(Spatial relation data)
>> begin

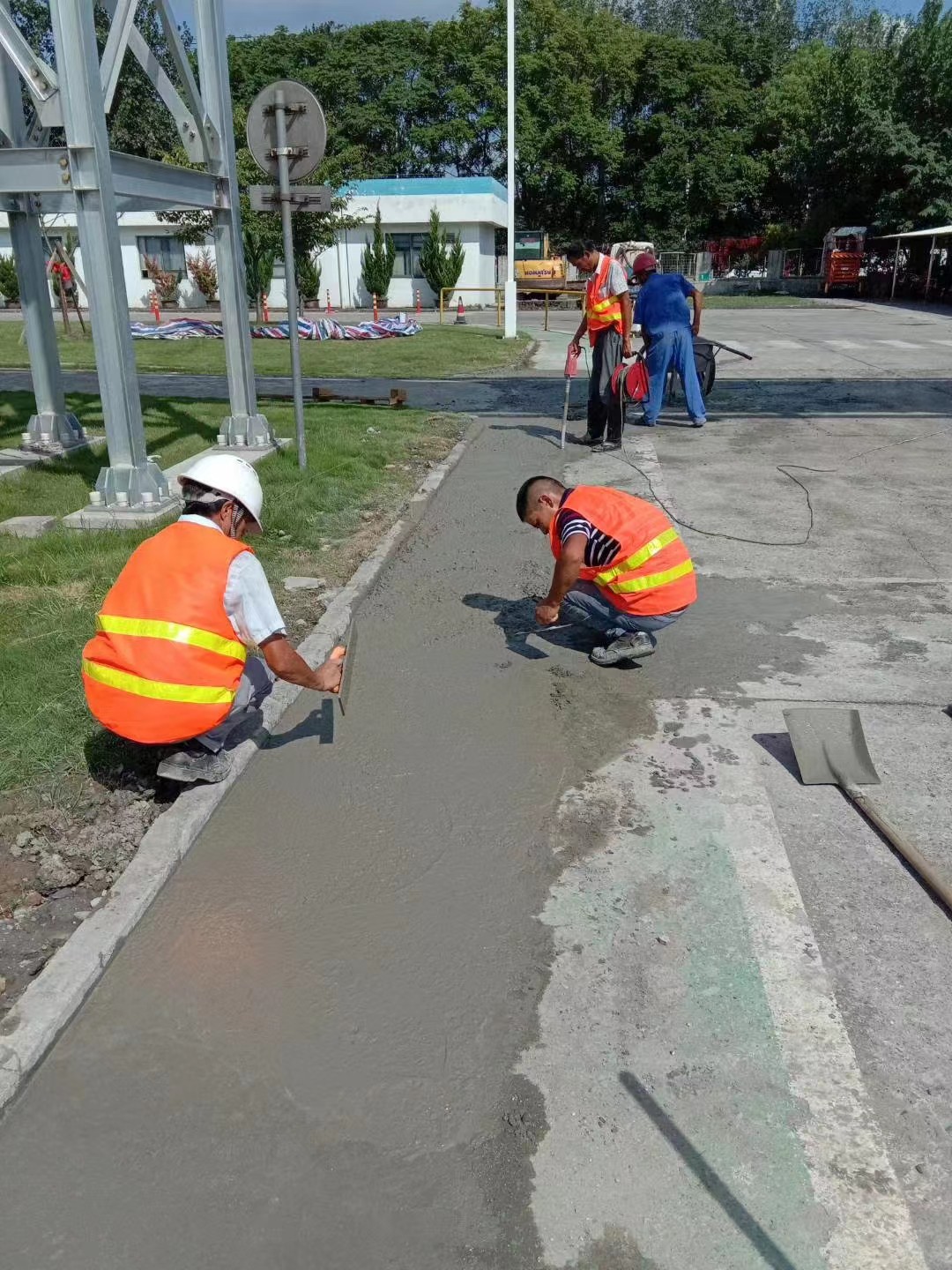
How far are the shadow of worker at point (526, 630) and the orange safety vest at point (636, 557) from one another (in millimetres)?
523

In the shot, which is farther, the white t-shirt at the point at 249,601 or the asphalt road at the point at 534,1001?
the white t-shirt at the point at 249,601

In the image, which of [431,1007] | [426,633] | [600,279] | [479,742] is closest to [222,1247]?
[431,1007]

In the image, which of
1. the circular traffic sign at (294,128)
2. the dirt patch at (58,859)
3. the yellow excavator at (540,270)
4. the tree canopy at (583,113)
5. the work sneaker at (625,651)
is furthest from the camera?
the tree canopy at (583,113)

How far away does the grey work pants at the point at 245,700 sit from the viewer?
404 cm

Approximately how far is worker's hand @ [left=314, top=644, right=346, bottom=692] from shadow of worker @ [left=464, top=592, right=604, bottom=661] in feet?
5.36

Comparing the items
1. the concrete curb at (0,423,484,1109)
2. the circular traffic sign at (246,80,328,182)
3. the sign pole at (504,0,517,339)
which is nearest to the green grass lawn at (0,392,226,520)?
the circular traffic sign at (246,80,328,182)

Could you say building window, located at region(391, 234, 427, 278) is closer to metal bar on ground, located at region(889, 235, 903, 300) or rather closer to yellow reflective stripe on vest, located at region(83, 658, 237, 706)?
metal bar on ground, located at region(889, 235, 903, 300)

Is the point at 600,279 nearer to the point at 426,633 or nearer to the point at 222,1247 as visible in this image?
the point at 426,633

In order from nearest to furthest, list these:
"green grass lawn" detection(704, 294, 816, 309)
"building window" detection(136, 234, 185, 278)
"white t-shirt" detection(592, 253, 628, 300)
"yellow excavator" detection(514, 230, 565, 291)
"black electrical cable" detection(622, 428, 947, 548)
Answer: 1. "black electrical cable" detection(622, 428, 947, 548)
2. "white t-shirt" detection(592, 253, 628, 300)
3. "green grass lawn" detection(704, 294, 816, 309)
4. "yellow excavator" detection(514, 230, 565, 291)
5. "building window" detection(136, 234, 185, 278)

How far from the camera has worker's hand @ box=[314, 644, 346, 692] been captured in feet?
12.7

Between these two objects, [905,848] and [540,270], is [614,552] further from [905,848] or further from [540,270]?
[540,270]

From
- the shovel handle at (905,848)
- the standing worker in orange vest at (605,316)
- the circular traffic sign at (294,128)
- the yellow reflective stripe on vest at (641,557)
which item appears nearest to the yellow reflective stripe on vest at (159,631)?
the yellow reflective stripe on vest at (641,557)

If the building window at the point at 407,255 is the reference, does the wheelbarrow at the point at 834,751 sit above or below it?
below

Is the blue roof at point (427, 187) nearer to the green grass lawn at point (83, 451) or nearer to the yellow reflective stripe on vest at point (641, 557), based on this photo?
the green grass lawn at point (83, 451)
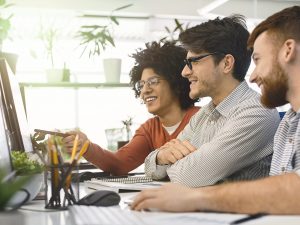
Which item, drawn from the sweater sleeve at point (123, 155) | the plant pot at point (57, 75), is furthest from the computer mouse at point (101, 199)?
the plant pot at point (57, 75)

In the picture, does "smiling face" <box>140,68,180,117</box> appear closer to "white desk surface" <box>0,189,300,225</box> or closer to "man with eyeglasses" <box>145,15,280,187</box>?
"man with eyeglasses" <box>145,15,280,187</box>

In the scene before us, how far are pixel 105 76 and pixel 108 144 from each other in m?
0.48

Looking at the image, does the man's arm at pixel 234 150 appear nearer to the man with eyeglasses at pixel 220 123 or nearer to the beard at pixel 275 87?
the man with eyeglasses at pixel 220 123

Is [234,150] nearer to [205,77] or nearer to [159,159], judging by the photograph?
[159,159]

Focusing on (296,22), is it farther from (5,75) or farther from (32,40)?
(32,40)

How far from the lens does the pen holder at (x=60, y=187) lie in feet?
3.76

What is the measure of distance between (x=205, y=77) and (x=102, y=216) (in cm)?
131

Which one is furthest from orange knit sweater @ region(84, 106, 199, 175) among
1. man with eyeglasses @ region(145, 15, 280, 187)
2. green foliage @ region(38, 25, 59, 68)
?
green foliage @ region(38, 25, 59, 68)

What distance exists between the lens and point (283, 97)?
1.65 m

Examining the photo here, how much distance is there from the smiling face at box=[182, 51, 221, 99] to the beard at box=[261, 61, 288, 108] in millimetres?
454

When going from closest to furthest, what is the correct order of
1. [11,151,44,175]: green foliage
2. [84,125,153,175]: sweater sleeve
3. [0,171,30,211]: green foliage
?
[0,171,30,211]: green foliage → [11,151,44,175]: green foliage → [84,125,153,175]: sweater sleeve

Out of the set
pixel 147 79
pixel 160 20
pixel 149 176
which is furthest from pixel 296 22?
pixel 160 20

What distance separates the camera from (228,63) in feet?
7.02

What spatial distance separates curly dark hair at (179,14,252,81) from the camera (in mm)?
2156
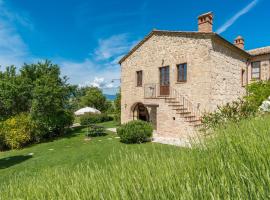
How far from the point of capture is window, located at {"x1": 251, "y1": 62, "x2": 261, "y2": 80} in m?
18.9

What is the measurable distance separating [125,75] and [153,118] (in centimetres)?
570

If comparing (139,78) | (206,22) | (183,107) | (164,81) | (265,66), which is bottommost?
(183,107)

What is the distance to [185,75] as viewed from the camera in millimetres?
15211

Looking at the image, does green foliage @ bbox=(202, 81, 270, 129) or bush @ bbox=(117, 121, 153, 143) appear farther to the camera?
bush @ bbox=(117, 121, 153, 143)

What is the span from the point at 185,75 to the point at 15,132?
14.2m

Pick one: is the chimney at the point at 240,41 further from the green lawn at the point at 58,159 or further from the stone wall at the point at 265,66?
the green lawn at the point at 58,159

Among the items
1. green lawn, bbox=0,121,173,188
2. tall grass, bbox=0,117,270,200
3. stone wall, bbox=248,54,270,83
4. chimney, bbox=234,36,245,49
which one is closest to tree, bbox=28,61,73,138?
green lawn, bbox=0,121,173,188

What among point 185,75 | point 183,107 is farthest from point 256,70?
point 183,107

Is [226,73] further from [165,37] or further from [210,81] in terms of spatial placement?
[165,37]

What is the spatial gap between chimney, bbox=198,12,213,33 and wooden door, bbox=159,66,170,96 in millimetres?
3885

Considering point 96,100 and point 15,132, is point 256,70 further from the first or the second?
point 96,100

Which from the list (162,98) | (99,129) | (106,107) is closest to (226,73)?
(162,98)

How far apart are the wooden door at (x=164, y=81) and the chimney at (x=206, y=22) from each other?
3885mm

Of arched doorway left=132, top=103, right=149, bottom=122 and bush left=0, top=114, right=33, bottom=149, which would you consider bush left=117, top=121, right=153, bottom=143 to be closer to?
arched doorway left=132, top=103, right=149, bottom=122
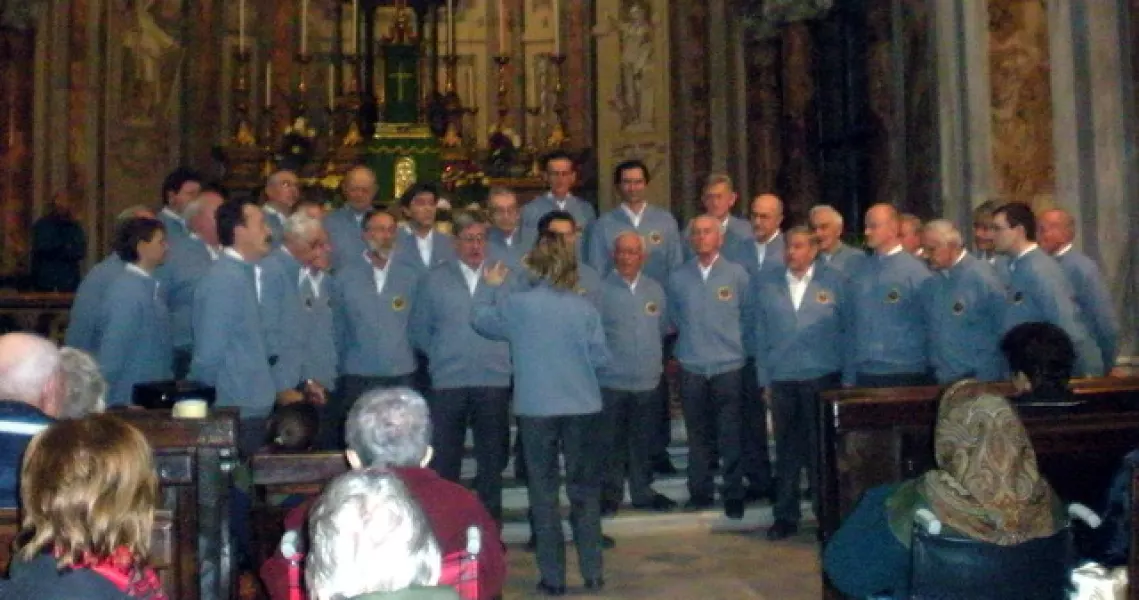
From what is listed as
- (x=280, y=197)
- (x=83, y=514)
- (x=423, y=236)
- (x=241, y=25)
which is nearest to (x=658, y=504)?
(x=423, y=236)

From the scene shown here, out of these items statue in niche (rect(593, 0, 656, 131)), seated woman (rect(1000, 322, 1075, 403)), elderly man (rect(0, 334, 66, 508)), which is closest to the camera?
elderly man (rect(0, 334, 66, 508))

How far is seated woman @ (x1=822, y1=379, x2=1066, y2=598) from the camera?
10.9 ft

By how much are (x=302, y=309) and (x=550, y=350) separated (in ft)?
4.41

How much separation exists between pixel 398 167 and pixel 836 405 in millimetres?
7443

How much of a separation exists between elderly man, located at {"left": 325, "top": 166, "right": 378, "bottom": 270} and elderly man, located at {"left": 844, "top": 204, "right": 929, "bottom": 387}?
2.85m

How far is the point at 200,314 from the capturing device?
572cm

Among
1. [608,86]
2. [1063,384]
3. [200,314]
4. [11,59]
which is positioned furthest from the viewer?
[608,86]

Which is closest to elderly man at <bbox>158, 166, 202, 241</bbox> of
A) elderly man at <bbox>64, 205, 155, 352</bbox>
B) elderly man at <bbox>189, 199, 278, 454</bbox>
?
elderly man at <bbox>64, 205, 155, 352</bbox>

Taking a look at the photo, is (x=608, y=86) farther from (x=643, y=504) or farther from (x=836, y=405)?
(x=836, y=405)

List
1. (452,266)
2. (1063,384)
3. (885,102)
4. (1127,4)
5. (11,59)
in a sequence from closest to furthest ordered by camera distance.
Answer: (1063,384), (452,266), (1127,4), (885,102), (11,59)

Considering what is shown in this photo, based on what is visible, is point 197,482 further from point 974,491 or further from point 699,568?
point 699,568

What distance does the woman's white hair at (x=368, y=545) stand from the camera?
2.22 metres

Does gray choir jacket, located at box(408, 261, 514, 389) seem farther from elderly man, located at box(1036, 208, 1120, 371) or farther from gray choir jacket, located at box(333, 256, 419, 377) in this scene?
elderly man, located at box(1036, 208, 1120, 371)

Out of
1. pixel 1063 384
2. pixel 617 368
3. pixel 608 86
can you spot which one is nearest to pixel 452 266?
pixel 617 368
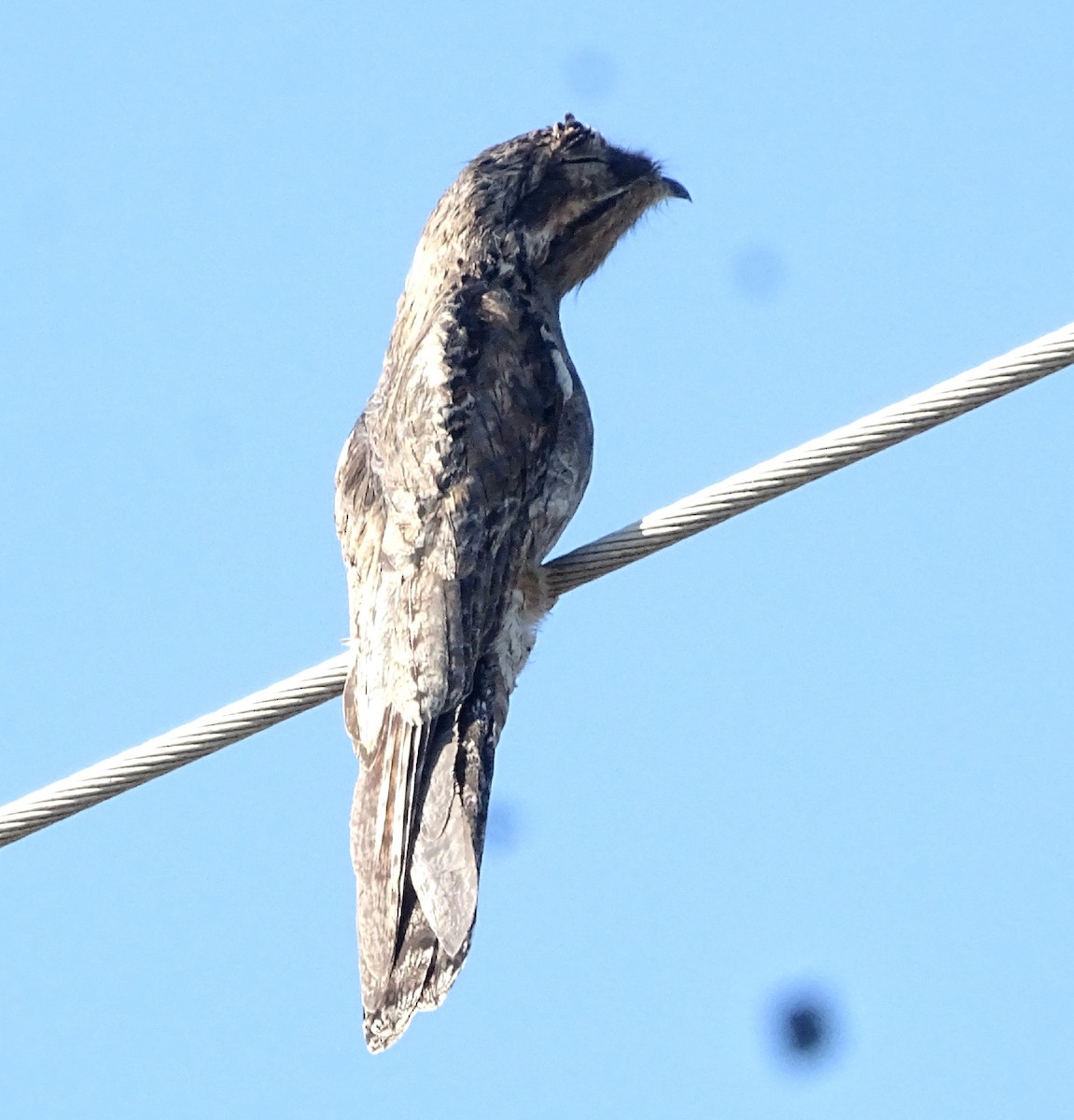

>> end

Determine how many lines in the items above contain the string "traffic", with case counting, and give only that number.

# TASK SOLUTION
4